Render every line of the items below as a JSON list of strings with one string per line, leaving out blank lines and the pictures.

Spatial reasoning dataset excerpts:
_ _ _ _ _
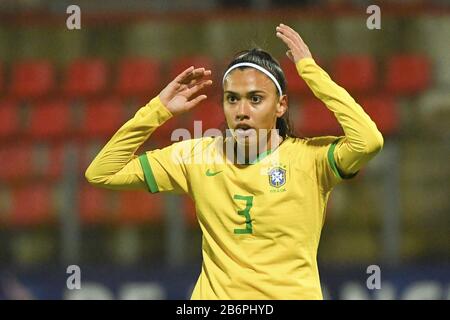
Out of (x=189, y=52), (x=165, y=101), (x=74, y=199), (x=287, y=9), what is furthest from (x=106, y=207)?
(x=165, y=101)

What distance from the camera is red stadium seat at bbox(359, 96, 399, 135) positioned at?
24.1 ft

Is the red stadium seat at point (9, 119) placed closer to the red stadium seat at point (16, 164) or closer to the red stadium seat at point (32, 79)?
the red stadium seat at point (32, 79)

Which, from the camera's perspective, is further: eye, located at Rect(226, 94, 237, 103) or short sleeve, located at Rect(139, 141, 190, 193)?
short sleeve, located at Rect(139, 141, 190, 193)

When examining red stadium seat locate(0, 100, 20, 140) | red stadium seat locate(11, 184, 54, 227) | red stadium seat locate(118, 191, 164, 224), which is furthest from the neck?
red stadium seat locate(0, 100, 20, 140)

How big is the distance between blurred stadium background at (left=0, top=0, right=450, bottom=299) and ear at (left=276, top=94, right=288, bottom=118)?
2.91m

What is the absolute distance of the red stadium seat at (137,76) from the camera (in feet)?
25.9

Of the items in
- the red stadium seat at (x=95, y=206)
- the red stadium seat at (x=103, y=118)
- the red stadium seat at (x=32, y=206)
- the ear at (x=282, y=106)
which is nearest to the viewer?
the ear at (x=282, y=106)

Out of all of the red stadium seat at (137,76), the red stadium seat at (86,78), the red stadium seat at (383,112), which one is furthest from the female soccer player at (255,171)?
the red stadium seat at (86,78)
_ _ _ _ _
> Finished exercise
[
  "Out of (x=189, y=52), (x=165, y=101), (x=74, y=199), (x=287, y=9), what is furthest from (x=106, y=207)?",
  "(x=165, y=101)",
  "What distance from the camera is red stadium seat at bbox(359, 96, 399, 135) positioned at?",
  "24.1 ft",
  "Is the red stadium seat at point (9, 119) placed closer to the red stadium seat at point (16, 164) or closer to the red stadium seat at point (32, 79)?",
  "the red stadium seat at point (32, 79)",
  "Which, from the camera's perspective, is further: eye, located at Rect(226, 94, 237, 103) or short sleeve, located at Rect(139, 141, 190, 193)?",
  "short sleeve, located at Rect(139, 141, 190, 193)",
  "When examining red stadium seat locate(0, 100, 20, 140) | red stadium seat locate(11, 184, 54, 227) | red stadium seat locate(118, 191, 164, 224), which is furthest from the neck?",
  "red stadium seat locate(0, 100, 20, 140)",
  "How big is the distance between blurred stadium background at (left=0, top=0, right=450, bottom=299) and ear at (left=276, top=94, right=288, bottom=118)?",
  "2.91m",
  "What is the absolute distance of the red stadium seat at (137,76) from the camera (in feet)?",
  "25.9",
  "Of the items in",
  "- the red stadium seat at (x=95, y=206)",
  "- the red stadium seat at (x=103, y=118)",
  "- the red stadium seat at (x=32, y=206)",
  "- the ear at (x=282, y=106)",
  "which is nearest to the viewer?",
  "the ear at (x=282, y=106)",
  "Out of all of the red stadium seat at (137,76), the red stadium seat at (86,78), the red stadium seat at (383,112), which one is furthest from the female soccer player at (255,171)?",
  "the red stadium seat at (86,78)"
]